▶ Given task
Reproduce the closing part of the entries exactly: the line with "Could you say" and all lines after it, ending with the last line, and nothing else.

▶ Provided data
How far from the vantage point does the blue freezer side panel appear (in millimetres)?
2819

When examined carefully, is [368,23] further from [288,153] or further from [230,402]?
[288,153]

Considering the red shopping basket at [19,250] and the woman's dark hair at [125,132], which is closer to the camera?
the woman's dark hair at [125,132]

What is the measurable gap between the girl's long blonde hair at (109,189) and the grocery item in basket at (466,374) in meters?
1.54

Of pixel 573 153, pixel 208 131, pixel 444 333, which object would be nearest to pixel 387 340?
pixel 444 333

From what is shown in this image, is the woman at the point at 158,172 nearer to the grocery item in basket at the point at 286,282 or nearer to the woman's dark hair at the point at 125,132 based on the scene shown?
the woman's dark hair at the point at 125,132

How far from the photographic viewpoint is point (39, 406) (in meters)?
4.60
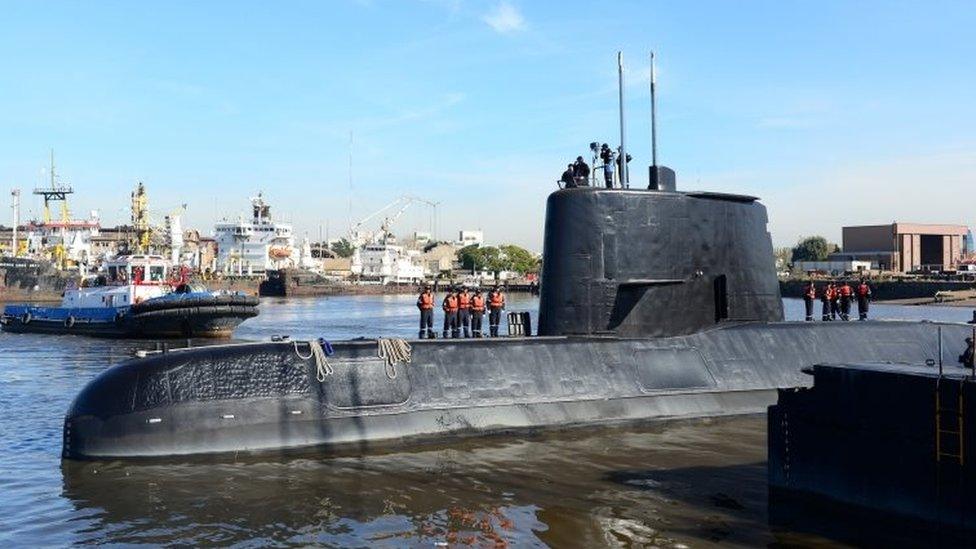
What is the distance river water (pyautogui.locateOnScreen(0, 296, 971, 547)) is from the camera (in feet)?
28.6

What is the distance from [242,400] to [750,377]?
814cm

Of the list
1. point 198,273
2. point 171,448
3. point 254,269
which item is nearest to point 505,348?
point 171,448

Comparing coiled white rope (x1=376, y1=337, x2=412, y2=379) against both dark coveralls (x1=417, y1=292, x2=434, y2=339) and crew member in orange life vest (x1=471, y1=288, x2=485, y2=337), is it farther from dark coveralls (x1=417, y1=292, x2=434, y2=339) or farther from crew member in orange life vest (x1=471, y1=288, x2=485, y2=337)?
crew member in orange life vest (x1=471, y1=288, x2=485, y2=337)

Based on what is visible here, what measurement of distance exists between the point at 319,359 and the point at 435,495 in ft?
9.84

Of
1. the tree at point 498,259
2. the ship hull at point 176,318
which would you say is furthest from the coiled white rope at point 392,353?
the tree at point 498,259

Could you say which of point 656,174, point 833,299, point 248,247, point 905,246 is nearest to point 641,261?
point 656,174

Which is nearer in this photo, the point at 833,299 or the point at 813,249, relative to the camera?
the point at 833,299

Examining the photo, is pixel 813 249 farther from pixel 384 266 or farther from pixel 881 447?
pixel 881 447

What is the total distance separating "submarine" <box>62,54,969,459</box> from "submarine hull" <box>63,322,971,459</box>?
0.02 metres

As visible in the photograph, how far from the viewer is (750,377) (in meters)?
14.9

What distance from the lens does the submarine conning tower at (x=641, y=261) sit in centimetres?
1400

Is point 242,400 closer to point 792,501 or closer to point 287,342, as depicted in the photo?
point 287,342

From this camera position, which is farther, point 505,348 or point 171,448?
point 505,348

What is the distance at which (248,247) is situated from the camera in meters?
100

▶ Exercise result
Could you say which of point 656,174, point 833,299, point 248,247, point 905,246 is nearest to point 641,261?
point 656,174

Which is nearer in this photo, the point at 833,299 or the point at 813,249, relative to the camera?
the point at 833,299

Examining the photo, is pixel 813 249 farther from pixel 384 266 or farther from pixel 881 447?
pixel 881 447

What is the total distance separating "submarine" <box>62,54,969,459</box> from "submarine hull" <box>63,322,971,459</box>?
0.02 metres

As visible in the photograph, how far from the viewer is (750,377) (in meters)?
14.9

What distance from the lens does the submarine conning tower at (x=641, y=261) sit in centimetres?
1400

Is point 242,400 closer to point 792,501 or closer to point 287,342, as depicted in the photo?
point 287,342

From this camera position, which is farther, point 505,348 or point 171,448?
point 505,348

What is the distance at which (248,247) is situated from the camera in meters?
100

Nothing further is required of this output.